# Fine-Tuning Swin Transformer on CIFAR10
## Chapter 5 Module 2

## Setup and Imports
We begin by installing essential libraries such as Hugging Face Transformers, Datasets, Torchvision, and Accelerate. These provide utilities for model loading, data handling, and efficient training.

In [14]:
!pip install -U transformers datasets torchvision evaluate accelerate --quiet

## Preprocessing CIFAR-10 with a Swin-Compatible Pipeline
We define a transform that resizes CIFAR-10 images to 224x224 (required by Swin) and initializes a Hugging Face image processor to match the pretrained Swin model’s expectations.

In [None]:
import torch
from torchvision import transforms
from torchvision.datasets import CIFAR10
from torch.utils.data import DataLoader
from transformers import AutoImageProcessor, SwinForImageClassification, Trainer, TrainingArguments
import numpy as np

  from .autonotebook import tqdm as notebook_tqdm


## Preprocessing CIFAR-10 with a Swin-Compatible Pipeline
We define a transform that resizes CIFAR-10 images to 224x224 (required by Swin) and initializes a Hugging Face image processor to match the pretrained Swin model’s expectations.

In [None]:
model_name = "microsoft/swin-tiny-patch4-window7-224"
processor = AutoImageProcessor.from_pretrained(model_name)

transform = transforms.Compose([
    transforms.Resize((224, 224)),
    transforms.ToTensor(),
    transforms.Normalize(mean=processor.image_mean, std=processor.image_std),
])

train_dataset = CIFAR10(root="./data", train=True, download=True, transform=transform)
test_dataset = CIFAR10(root="./data", train=False, download=True, transform=transform)

# Wrap for Hugging Face Trainer
class CIFAR10_HFDataset(torch.utils.data.Dataset):
    def __init__(self, dataset):
        self.dataset = dataset

    def __len__(self):
        return len(self.dataset)

    def __getitem__(self, idx):
        image, label = self.dataset[idx]
        return {"pixel_values": image, "label": label}

hf_train = CIFAR10_HFDataset(train_dataset)
hf_test = CIFAR10_HFDataset(test_dataset)

Using a slow image processor as `use_fast` is unset and a slow processor was saved with this model. `use_fast=True` will be the default behavior in v4.52, even if the model was saved with a slow processor. This will result in minor differences in outputs. You'll still be able to use a slow processor with `use_fast=False`.

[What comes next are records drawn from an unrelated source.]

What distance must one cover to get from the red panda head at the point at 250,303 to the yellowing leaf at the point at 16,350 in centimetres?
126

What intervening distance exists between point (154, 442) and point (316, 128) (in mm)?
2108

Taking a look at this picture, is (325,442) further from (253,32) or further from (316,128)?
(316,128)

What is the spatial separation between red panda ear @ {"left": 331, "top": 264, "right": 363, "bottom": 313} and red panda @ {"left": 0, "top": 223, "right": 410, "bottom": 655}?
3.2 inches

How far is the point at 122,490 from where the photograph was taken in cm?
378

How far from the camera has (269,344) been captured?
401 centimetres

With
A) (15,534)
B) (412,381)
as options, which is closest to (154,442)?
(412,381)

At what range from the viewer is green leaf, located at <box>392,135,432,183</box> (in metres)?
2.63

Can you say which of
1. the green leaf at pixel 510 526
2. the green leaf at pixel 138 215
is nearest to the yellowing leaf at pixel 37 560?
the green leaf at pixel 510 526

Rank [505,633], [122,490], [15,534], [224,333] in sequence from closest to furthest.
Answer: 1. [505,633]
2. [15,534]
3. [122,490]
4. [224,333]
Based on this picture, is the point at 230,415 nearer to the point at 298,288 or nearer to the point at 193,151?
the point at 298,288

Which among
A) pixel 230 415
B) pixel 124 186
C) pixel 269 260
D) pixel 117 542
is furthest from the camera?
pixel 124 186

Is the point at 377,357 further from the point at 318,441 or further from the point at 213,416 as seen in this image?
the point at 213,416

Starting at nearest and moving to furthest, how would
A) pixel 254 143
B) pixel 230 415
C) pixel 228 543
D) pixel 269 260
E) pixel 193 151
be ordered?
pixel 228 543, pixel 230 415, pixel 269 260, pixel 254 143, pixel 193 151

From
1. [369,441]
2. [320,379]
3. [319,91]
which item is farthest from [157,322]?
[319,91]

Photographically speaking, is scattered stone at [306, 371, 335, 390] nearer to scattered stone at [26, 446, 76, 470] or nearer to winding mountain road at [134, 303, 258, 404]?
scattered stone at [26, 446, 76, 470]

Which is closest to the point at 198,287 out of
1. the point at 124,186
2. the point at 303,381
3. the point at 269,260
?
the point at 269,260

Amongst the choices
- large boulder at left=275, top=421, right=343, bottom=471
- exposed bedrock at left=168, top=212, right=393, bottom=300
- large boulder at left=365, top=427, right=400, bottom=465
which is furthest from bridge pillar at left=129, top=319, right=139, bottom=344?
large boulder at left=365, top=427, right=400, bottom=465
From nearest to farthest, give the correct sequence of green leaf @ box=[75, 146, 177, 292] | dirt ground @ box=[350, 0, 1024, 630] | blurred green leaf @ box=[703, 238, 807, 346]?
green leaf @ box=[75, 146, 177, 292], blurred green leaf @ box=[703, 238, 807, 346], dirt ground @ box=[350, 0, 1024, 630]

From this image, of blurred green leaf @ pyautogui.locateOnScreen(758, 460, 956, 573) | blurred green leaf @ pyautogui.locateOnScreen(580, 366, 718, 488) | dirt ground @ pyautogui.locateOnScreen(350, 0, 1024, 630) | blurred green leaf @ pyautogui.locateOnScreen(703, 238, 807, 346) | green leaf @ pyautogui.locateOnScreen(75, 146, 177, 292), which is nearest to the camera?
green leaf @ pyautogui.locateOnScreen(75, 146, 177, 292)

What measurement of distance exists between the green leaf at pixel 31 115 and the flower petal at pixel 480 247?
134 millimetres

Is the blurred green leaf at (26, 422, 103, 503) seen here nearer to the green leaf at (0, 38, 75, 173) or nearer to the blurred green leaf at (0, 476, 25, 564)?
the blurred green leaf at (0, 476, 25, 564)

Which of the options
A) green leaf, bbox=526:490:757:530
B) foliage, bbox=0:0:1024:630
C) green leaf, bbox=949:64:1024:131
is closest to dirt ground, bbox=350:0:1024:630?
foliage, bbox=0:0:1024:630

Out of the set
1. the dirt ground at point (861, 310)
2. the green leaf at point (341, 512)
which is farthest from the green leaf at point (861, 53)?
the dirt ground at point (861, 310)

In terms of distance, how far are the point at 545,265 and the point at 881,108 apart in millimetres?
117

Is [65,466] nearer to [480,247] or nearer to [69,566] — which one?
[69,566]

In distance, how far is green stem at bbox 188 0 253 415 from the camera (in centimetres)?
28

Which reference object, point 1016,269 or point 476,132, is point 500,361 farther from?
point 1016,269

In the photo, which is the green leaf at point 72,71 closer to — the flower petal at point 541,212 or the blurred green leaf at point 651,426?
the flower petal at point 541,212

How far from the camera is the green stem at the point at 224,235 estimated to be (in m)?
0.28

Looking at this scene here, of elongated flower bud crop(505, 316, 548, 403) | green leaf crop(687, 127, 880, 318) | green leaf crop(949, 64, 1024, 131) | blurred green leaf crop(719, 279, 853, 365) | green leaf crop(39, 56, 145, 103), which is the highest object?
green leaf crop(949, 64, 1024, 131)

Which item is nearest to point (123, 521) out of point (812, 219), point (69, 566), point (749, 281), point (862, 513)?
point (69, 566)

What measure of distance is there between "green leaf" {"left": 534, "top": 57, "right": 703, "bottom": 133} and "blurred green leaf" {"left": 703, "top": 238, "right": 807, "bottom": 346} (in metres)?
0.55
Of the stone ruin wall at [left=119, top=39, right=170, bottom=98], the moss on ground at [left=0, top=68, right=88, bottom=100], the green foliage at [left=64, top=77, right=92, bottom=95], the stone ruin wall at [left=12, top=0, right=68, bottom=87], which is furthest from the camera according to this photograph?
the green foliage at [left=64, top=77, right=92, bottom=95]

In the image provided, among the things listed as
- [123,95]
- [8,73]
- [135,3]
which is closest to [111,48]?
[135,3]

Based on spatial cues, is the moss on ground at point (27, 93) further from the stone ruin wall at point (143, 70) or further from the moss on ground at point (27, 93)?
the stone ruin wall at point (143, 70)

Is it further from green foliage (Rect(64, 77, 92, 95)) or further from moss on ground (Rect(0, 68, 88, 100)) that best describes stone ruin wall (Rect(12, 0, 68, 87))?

## Loading the Pretrained Swin Transformer
We load the Swin-Tiny model from Hugging Face's model hub, specifying num_labels=10 to match CIFAR-10’s classes. The ignore_mismatched_sizes=True argument ensures compatibility even if the classification head dimensions differ.



In [None]:
model = SwinForImageClassification.from_pretrained(
    model_name,
    num_labels=10,
    ignore_mismatched_sizes=True
)

# Freeze everything except the classification head
for param in model.parameters():
    param.requires_grad = False

for param in model.classifier.parameters():
    param.requires_grad = True

Some weights of SwinForImageClassification were not initialized from the model checkpoint at microsoft/swin-tiny-patch4-window7-224 and are newly initialized because the shapes did not match:
- classifier.bias: found shape torch.Size([1000]) in the checkpoint and torch.Size([10]) in the model instantiated
- classifier.weight: found shape torch.Size([1000, 768]) in the checkpoint and torch.Size([10, 768]) in the model instantiated
You should probably TRAIN this model on a down-stream task to be able to use it for predictions and inference.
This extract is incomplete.